The number of eLearning platforms, tools, and content providers is increasing every year. Most institutions no longer rely on a single system. They use a mix of learning management systems, assessment tools, content libraries, and analytics platforms.
This creates a practical problem. Each system stores data in its own format. User accounts, course progress, grades, and activity records do not move between systems by default. As a result, teams either manage data manually or invest in custom integrations that are costly to build and maintain.
Industry standards address this problem. They define how systems exchange data, launch external tools, and track learning activity. When these standards are applied correctly, platforms can share information without custom connectors for each new tool.

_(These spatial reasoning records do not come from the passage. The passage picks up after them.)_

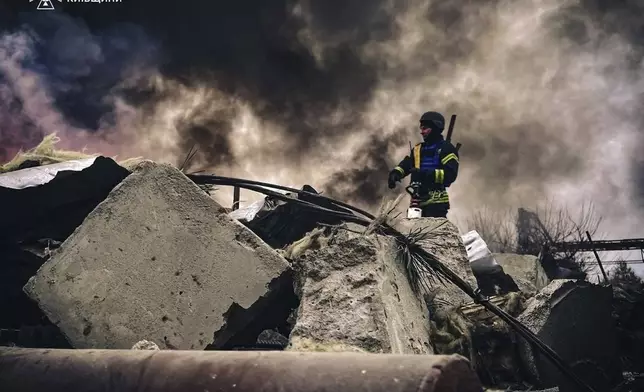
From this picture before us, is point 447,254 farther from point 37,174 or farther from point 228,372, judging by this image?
point 228,372

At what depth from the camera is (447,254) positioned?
400cm

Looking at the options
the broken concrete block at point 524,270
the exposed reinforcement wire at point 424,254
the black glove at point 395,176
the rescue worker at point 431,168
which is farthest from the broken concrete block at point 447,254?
the black glove at point 395,176

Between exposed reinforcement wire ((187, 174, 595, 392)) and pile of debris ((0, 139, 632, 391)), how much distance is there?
0.29 ft

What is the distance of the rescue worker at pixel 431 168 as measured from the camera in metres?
6.01

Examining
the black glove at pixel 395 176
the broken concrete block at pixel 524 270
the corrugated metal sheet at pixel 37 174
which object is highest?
the black glove at pixel 395 176

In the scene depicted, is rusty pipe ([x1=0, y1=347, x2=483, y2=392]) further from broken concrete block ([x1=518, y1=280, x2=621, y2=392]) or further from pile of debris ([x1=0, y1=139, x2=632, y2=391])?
broken concrete block ([x1=518, y1=280, x2=621, y2=392])

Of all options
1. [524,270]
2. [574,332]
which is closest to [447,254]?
[574,332]

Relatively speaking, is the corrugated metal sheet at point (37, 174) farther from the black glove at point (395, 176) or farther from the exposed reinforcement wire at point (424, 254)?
the black glove at point (395, 176)

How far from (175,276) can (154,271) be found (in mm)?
95

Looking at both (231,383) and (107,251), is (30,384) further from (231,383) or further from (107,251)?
(107,251)

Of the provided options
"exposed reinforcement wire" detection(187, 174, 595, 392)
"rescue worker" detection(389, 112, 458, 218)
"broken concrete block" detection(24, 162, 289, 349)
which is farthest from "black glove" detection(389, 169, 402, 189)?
"broken concrete block" detection(24, 162, 289, 349)

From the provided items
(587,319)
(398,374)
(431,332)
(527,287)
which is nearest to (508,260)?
(527,287)

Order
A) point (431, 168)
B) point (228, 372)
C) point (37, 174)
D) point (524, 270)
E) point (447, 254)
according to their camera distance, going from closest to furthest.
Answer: point (228, 372), point (37, 174), point (447, 254), point (524, 270), point (431, 168)

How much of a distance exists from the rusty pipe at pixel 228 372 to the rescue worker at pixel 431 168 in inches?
184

However, not all standards serve the same purpose. Some focus on content packaging. Others define how applications connect or how learning data is recorded and analyzed. Choosing the wrong approach can limit future system changes or increase integration costs.
This article reviews the key eLearning standards used in modern platforms. It explains what each standard does, when to use it, and how it affects system design. It also reflects how these standards are applied in real development projects.
1EdTech protocols: LTI, Deep Linking, Grade Return, and QTI
Modern learning platforms rarely operate in isolation. An LMS often connects to external tools for content delivery, assessments, and analytics. These connections need a consistent way to authenticate users, launch tools, and exchange data. This is where standards from the 1EdTech Consortium, previously known as IMS Global, are used.
LTI (Learning Tools Interoperability)
LTI (Learning Tools Interoperability) defines how a learning management system (LMS) connects to external learning tools. It allows a user to open a third-party application directly from the LMS without creating a separate account.
A typical example is an LMS connected to an external assessment platform. A student clicks a link inside the LMS and is logged into the external tool automatically. The system passes user identity and context during the launch.
LTI 1.3 is the current version used in production systems. It relies on modern security protocols such as OAuth 2.0 and JSON Web Tokens. Earlier versions are still present in legacy systems but are gradually being replaced.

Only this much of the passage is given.